The Mythos overhang is the most consequential piece of evidence and the least decisive. Anthropic has confirmed that a Mythos-class model — the one whose tentative preview previously scored 93.9% on SWE-Bench Verified and 100% on Cybench and which the company decided not to ship — is being prepared for general availability “in the coming weeks,” held back on cybersecurity safeguards rather than capability. The sentence “the constraint is loosening” appears in multiple independent write-ups of the announcement. If Mythos GA produces an independently measured SWE-Bench Verified score in the low-90% range when it ships, that is a step-change in the broad-capability frontier larger than anything calendar 2026 has produced so far. If it ships substantially below the preview number, or ships with material restrictions on what tasks are allowed, that is a partial verify on the ceiling thesis. Either outcome is decisive in a way Opus 4.8 alone is not.

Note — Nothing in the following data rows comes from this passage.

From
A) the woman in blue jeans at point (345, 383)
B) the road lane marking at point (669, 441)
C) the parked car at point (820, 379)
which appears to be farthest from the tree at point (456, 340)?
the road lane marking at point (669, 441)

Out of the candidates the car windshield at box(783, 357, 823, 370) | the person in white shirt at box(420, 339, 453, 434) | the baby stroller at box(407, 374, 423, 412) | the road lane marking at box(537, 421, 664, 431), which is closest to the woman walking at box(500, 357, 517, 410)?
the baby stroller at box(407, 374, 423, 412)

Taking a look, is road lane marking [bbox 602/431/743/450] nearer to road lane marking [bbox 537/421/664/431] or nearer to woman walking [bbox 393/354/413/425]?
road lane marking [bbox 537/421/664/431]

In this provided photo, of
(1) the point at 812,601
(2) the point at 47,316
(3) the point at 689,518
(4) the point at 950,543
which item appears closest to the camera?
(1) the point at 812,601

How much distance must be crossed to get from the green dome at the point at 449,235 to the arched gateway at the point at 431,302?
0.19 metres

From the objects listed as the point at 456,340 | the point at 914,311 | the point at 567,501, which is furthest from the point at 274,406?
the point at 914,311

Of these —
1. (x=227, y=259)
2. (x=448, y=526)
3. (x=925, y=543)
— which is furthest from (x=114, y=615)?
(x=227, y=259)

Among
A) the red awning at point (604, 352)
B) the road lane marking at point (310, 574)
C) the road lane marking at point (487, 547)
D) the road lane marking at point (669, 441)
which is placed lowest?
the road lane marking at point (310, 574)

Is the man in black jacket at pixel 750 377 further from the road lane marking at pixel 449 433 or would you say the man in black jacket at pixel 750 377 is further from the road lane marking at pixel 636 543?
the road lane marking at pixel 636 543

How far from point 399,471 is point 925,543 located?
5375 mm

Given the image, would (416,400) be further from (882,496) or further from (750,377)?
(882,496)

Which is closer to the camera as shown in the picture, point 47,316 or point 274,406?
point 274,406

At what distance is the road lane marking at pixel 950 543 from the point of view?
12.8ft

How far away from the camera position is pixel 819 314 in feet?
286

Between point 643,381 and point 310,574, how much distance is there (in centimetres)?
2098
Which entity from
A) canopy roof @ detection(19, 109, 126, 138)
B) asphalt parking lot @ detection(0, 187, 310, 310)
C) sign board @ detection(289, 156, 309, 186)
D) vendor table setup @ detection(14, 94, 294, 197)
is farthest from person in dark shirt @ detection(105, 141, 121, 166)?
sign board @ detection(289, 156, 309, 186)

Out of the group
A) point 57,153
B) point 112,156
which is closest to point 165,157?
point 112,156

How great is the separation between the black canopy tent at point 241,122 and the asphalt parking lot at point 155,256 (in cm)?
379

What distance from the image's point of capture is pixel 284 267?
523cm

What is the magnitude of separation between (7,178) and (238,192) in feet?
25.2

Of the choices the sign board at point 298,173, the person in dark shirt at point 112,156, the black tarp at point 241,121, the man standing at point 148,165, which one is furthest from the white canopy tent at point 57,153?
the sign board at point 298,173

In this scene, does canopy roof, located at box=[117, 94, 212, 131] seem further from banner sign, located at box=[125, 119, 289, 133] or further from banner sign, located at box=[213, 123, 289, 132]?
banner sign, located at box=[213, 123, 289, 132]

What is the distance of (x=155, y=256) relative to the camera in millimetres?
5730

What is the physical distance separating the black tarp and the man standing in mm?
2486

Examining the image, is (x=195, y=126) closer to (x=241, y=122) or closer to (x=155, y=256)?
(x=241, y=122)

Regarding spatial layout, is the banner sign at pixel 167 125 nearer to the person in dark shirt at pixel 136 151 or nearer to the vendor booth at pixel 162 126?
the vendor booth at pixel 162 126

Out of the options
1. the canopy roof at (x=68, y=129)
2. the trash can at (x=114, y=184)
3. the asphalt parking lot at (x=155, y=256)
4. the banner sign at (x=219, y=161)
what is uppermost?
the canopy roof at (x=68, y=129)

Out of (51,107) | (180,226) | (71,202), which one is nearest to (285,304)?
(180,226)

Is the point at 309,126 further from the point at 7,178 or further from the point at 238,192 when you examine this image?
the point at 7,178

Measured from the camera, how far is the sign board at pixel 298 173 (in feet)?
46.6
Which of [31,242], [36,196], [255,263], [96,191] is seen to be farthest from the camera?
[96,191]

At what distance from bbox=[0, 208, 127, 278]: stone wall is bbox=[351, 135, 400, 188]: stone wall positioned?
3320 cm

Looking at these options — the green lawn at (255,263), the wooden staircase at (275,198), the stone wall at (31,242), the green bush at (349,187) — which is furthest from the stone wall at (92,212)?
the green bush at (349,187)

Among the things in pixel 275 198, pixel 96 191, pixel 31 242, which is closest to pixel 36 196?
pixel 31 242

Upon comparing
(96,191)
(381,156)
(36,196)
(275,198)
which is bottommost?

H2 50% → 50%. Falsify, weight 2 (cadence acceleration from ~7-month Opus cycles to 41 days is the clearest counter-signal to “2025-style innovation leap is not repeating” this cycle; Artificial Analysis Index #1 spot reorders for the first time since April; GDPval-AA +137 Elo crosses the 1,800 threshold; Mythos-class GA being prepared at independently-verified-territory levels held back on safety not capability). Verify, weight 2 (within-family benchmark deltas are incremental and Anthropic itself led with the “modest but tangible” framing endorsed by Willison; SWE-Bench Verified +1.0pp and OSWorld near-flat on restated baseline reads as polish-cycle rather than capability leap; Terminal-Bench 2.1 still goes to GPT-5.5 with no Claude-side breakaway; the headline benchmark Anthropic chose was honesty, a reliability metric). The deterministic score holds at 50% because the cadence-meta-signal and the within-family-incremental-signal genuinely cancel inside one release; the qualitative read is that the next three to six weeks resolve the ambiguity depending on whether Mythos GA ships at the preview level or below it, and whether OpenAI or DeepMind responds inside thirty days.

What to watch: vals.ai’s independent SWE-Bench Verified score for Opus 4.8 when posted, against the 82–83% Opus 4.7 independent number from last month; the Mythos GA event when it lands, particularly whether the SWE-Bench Verified score is independently re-measured at the 93.9% preview level; whether GPT-5.6 or Gemini 3.5 Pro lands inside thirty days as competitive response to the Opus #1 Intelligence Index spot, and at what cadence; whether the Cursor and Codex usage telemetry shows a measurable Claude-share recovery over the next thirty days; and whether the $65 billion Anthropic raise produces commensurate compute-spend disclosure inside the next quarter. The window the hypothesis is built around is short enough that resolution lands in weeks, not quarters.

Sources: Anthropic — Claude Opus 4.8 announcement; Vellum — Claude Opus 4.8 benchmarks explained; LLM-Stats — Opus 4.8 release benchmarks and Intelligence Index; VentureBeat — fast mode 3× cheaper, near-Mythos alignment; Every.to — Vibe Check Opus 4.8; TechCrunch — Opus 4.8 with dynamic workflows; Technology.org — 41-day cycle context; SiliconAngle — $65B at $965B valuation; R&D World — comparison vs Mythos and GPT-5.5.